→ **Условие задания**: Повторите без изменений часть фрагмента о Введенском: всё от слов «Разрушение привычного через» и ниже, вплоть до слов «его незадействованные возможности.» включительно.

→ **Фрагмент страницы**:
* * * * * * * * *

Для Введенского крайне важна идея ограниченности нашего существования на временной оси: для него вся история рода Homo sapiens — всего лишь мгновение. Но о чем вообще можно говорить в такой перспективе? Введенский задумывается об этом и стремится понять, откуда, из какой тьмы, из какого хаоса происходит все сущее, а также дать ответ на вопрос: «Как рождается мир?». Он всегда напоминал мне лермонтовского демона, который смотрит откуда-то на Землю с ее материками и океанами и на пролетающие мимо кометы. Поэт задается этим вопросом, чтобы разгадать тьму, ungrund, бездну, которая неясна, но из которой появляется Бог и которая есть творческое начало. Своей алогичной поэзией Введенский показывает, насколько бессмысленны связи между языком и действительностью. Он указывает на то же, что и Шкловский в своей идее «остранения» — на автоматизм нашего восприятия языка и действительности в целом. Из-за этого автоматизма мы перестаем что-либо ощущать, именуя впервые увиденные нами вещи привычными словами. Шкловский иллюстрировал эту идею примерами из творчества Льва Толстого, указывая на примеры описания вещи без ее именования, когда читателю дается свобода заново открыть для себя вещь и связать ее с языком. Но Введенский идет еще дальше и указывает на ложность любого соотношения слов и вещей. Он задается вопросом, почему между собой связаны, например, голова и шляпа, и предлагает другие связи. Это и есть поэтическое мышление — когда ты предлагаешь новое видение и показываешь новые возможности восприятия мира. С помощью алогизмов Введенский ломает привычные, доведенные до автоматизма штампы, разрушая любые рамки привычного и ожидаемого.

Разрушение привычного через неожиданное, которое и есть суть творчества, — такова основная идея Введенского. Он пытается наметить выход за пределы обыденного в языке, вместе с тем определяя его границы. Язык позволяет создавать новые миры, и поэт пытается раскрыть его незадействованные возможности.

* * * * * * * * *

→ **Материал**:
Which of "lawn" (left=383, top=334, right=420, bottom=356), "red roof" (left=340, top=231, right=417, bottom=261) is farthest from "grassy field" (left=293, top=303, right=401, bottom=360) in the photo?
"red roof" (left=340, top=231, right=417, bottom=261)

* * * * * * * * *

→ **Решение задания**:
Разрушение привычного через неожиданное, которое и есть суть творчества, — такова основная идея Введенского. Он пытается наметить выход за пределы обыденного в языке, вместе с тем определяя его границы. Язык позволяет создавать новые миры, и поэт пытается раскрыть его незадействованные возможности.